‘Why do swimming pools give us such special feelings?’ asks the Hong Kong-based artist Chan Wai Lap, who has made these fluid realms the focus of his drawings and installations for the past six years. ‘There is a very strong bodily sensation unique to swimming,’ he reflects during a phone interview. ‘The way your skin registers temperature change, you smell chlorinated water, and your bare feet touch the tiles.’
Chan’s investigation of public pools came from an urge to escape a creative rut, confined in his studio in a cramped city without many public spaces. He taught himself to swim from YouTube videos, but as his sensual descriptions suggest, his heart was not in athletics. Rather, he was fascinated by the aesthetic and sensorial experience of being somewhere at once public and private. ‘Going to swim feels like a ritualistic act,’ he reflects. ‘You arrive in a big changing room, strip naked, and change. You shed your outside self and become part of something else.’
Art lovers in Hong Kong have multiple chances to experience that ‘something else’ this month, with four presentations of Chan’s work exploring pools as uniquely coded alternative spaces. At Art Basel Hong Kong this includes an immersive installation for the UBS Art Studio, a poolside clothing line specially commissioned for the shop, and a series of early drawings at CHAT’s (Centre for Heritage, Arts & Textile) booth. Meanwhile, a further new installation, ‘Jeremy’s Bathhouse’, is at the city’s Oi! gallery.
The artist’s UBS commission Mimimomo Pool (2026) is a large circular waterless pool marked by a bright neon sign, bejeweled with blue, purple, and silver mosaic tiles, and with massage devices on its walls. The title is onomatopoeic Cantonese slang, which means to dillydally and the work offers busy fairgoers a chance to slow down, restore their bodies, and perhaps strike up a conversation with others sharing the pool. While participants presumably won’t be shedding their clothes, the bustling art fair setting sounds like fertile territory for exploring Chan’s interest in ‘the abrupt contrast of publicness and privacy.’
Similarly, his solo exhibition at Oi!, ‘Jeremy’s Bathhouse’, humorously stages an inviting space – a heart-shaped bathhouse installation fitted with pink-purple glass and curving tiles made in Jingdezhen, the ceramics capital of China – to find connection for its titular character, a snail. Jeremy needs help, you see. His shell has a rare 1 in 40,000 leftwards spiral, causing reversed reproductive organs and difficulty in finding a mate. Jeremy’s plight taps into the rich history of swim spots as sites of erotic potential, especially for those outside the heteronormative. ‘Why do we make a space where we get to be naked in front of each other?’ Chan asks. ‘How does it shape the perception of our own body and sexuality? How does it make us relate to each other?’
A convivial spirit animates Chan’s commission for the Art Basel shop too: sun hats, T-shirts, hoodies, and bags, which continue ideas from his exhibition ‘LOVEGUARD’ at Gallery Exit in Hong Kong (2025). ‘I have always paid attention to lifeguards,’ he says. ‘It’s rare to have someone who’s paid for the singular purpose of taking care of your life.’ He wonders, ‘Can this role extend to our daily life and other relationships? Can we have “loveguards” who care for matters of the heart? Families, partners – many people can be “loveguards.”’ By naming this feeling and turning it into a logo for goods that can circulate, Chan hopes to prompt others to consider a community based on care.

● ● ●

### REQUESTS
1. In the article on Chan Wai Lap's pool-themed art, how did Chan learn to swim?
2. Decide whether each statement agrees with the article on Chan Wai Lap's pool-themed art, and quote the words that settle each one: (a) Mimimomo Pool is filled with water. (b) The tiles in "Jeremy's Bathhouse" were made in Jingdezhen. (c) Jeremy's shell spirals to the right.
3. Resume the article on Chan Wai Lap's pool-themed art after its last sentence.
The lines that follow come from a separate source.

### DATASET

● ● ●

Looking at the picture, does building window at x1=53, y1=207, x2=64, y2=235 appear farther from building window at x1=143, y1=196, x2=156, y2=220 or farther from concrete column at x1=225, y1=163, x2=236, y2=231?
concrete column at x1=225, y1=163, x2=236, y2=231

● ● ●

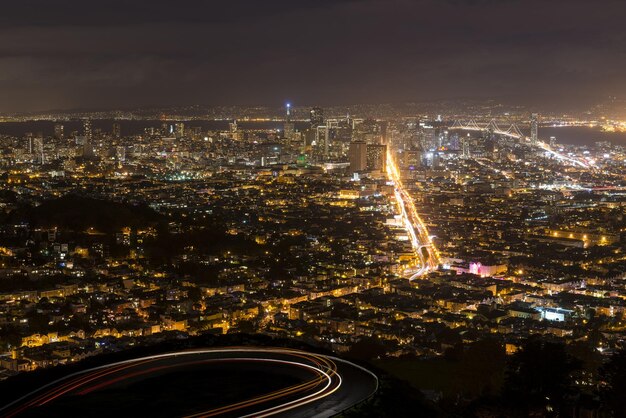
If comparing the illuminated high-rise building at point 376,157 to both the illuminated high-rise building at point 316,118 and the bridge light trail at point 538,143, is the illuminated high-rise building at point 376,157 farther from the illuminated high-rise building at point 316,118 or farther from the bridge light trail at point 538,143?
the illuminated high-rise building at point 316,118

● ● ●

### FINAL RESULTS
1. He taught himself from YouTube videos.

2.
(a) No: "a large circular waterless pool"
(b) Yes: "curving tiles made in Jingdezhen"
(c) No: "a rare 1 in 40,000 leftwards spiral"

3.
Chan’s earliest works exploring his experiences in pools were drawings. He developed a mnemonic system to manually count the number of tiles in a pool while he was swimming, so he could faithfully reconstruct its three-dimensional schema in the two-dimensional plane of a drawing. The resulting works marry refreshing aqua blue with the rigor of grids and geometry – a comment perhaps, on the pool as a space of both new freedoms and rules.
Like the Lei Cheng Uk Swimming Pool that the artist first began frequenting, many public swim spots in Hong Kong were built alongside large housing projects in the 1960s–70s by the British colonial government. The architecture boasts a mix of functional utilitarianism and tropical modernism, while surfaces are painted in the iconic pastel colors that give Hong Kong’s urban neighborhoods their unique look. For Chan, these spaces signify both a vital character and nostalgic memory of a city that is in flux and going through generational changes. This interest in collective identity can be seen in Chan’s series of early drawings of Hong Kong school uniforms alongside the artist’s colorful collection of secondary school uniforms, at CHAT’s presentation at the fair.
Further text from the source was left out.